Anyway, I try to be a good role model for my nieces and nephews (when I remember); I've been giving them books and book cards for Christmas gifts, forwarding them academic info stuff, encouraging them in their hard work and study (though remembering to actually praise them when they succeed at something, as that was pretty rare in my family upbringing) and so on. So while I wouldn't mind more contact with my nephew and niece, I really don't want to be interacting with my niece on facebook, where she is constantly, flirting with boys and trash-talking about girls. I feel like I'd be reinforcing her worst tendencies.

Sigh. But what could be more cold than refusing a friend request from a relative who you are, in fact, speaking to regularly? This isn't going to be pretty.

10 comments:

Dr. Brainiac said...

Yes dear, there are places in the world for people with no ambition. We call those places, "McDonald's," "Taco Bell," and the mother of all nonambitions: "WalMart." I need the guy whose greatest calling in life is to work at Church's Chicken or the dry cleaner's. The thing is there's a place for everyone, and (thankfully!) not everyone can be a doctor. So just teach the dear one to say, "Do you want fries with that?" with a smile and know that you've done your part for humanity.

bitterandjaded said...

Long time lurker, first time poster. The family issues are certainly tricky. Once my sister added my husband on facebook, I set my security so that I was invisible to her. I don't even think she can see that my husband is married to me. She certainly can't find me in a search. It's better for everyone involved.

Dance said...

Bitterandjaded sure sounds jaded.... :)

I'm not on facebook but I heard recently that you can accept someone as a friend and then say "show me less news from this person". Would that work?

Belle said...

Yikes. Sounds not pretty to me. I have two facebook accounts (sneaky me) one for friends, and one for 'real world' contacts. I even have class groups on the latter. my snarkiness and slackiness is on the first, with friends.
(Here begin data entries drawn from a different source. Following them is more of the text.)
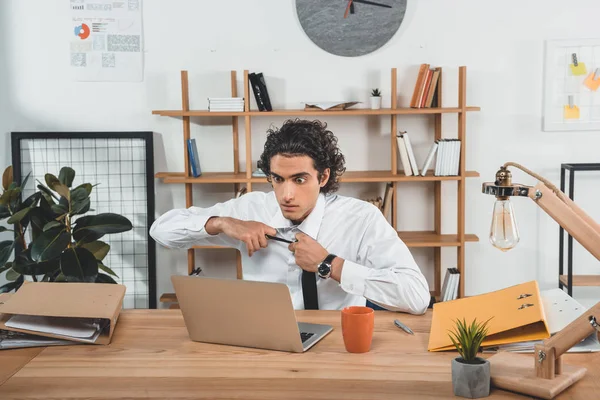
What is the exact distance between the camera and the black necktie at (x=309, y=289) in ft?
7.18

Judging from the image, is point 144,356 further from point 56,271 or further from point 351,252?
point 56,271

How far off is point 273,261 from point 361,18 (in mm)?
1843

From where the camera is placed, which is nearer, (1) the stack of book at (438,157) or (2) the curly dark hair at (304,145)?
(2) the curly dark hair at (304,145)

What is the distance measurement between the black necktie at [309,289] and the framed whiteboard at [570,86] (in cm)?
219

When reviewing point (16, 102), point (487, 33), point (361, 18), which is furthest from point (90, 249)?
point (487, 33)

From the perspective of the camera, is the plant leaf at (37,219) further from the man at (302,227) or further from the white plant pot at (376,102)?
the white plant pot at (376,102)

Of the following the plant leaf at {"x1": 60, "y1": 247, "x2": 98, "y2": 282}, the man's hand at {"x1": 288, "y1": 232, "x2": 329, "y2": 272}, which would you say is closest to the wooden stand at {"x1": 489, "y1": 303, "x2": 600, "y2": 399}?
the man's hand at {"x1": 288, "y1": 232, "x2": 329, "y2": 272}

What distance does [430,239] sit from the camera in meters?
3.72

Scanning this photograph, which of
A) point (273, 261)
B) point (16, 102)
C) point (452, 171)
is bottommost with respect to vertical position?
point (273, 261)

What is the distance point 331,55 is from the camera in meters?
3.81

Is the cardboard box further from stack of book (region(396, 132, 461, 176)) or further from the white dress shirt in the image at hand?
stack of book (region(396, 132, 461, 176))

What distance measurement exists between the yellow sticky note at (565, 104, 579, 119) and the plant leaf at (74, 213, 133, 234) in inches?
94.9

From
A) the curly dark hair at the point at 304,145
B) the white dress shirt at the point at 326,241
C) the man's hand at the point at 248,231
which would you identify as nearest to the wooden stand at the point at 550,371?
the white dress shirt at the point at 326,241

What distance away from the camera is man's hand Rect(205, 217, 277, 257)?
2217 millimetres
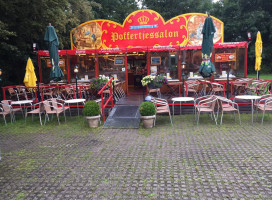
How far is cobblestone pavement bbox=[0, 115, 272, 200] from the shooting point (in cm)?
355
I'm hoping that that will keep me 'invisible' from unwanted family members.

LumpenProf said...

You may have already won!

JustMe said...

how about setting it so that she can't see your status updates or wall, but can still send you messages and chat with you but she can't see the stuff that you don't want her to see...

Ortho said...

I think you should just become friends with your nephew and reject your niece's friend invitations. Just tell her that you're not friends in real life so you will not become fake friends in Facebook Land. Good luck!

Fretful Porpentine said...

I don't know very much about Facebook, but I think you should definitely friend him, and probably friend her if the issue comes up (and for all you know, she may not want to friend you, so it may be a moot point anyway). But assuming she does, it might be good for her to see that there are other ways of being an adult woman than the ones her mother embodies, no?

k8 said...

My family has just started befriending me on Facebook (cousins, sister, niece (age 12), etc.). I've excluded them from seeing several things. I was paranoid about potential vulgarity on my wall from actual friends, but then my sister managed to be vulgar with the knowledge that her daughter would be reading my wall, so I've decided that I do not care.

And wow - she is not doing your niece any favors. This will just make it harder for her later if she decides that she does want to continue education in some form after high school. At the very least, developing good work habits should be important. I say this from experience since that is something I did not do at that age and I was behind because of it.

waterkant said...

Long time lurker, first time commentator as well. Your problem reminds me why I have steered clear of online communities so far: I just like the different parts of my life to stay seperated.

Not very helpful, isn't it? :) I guess the coments above are (more) useful.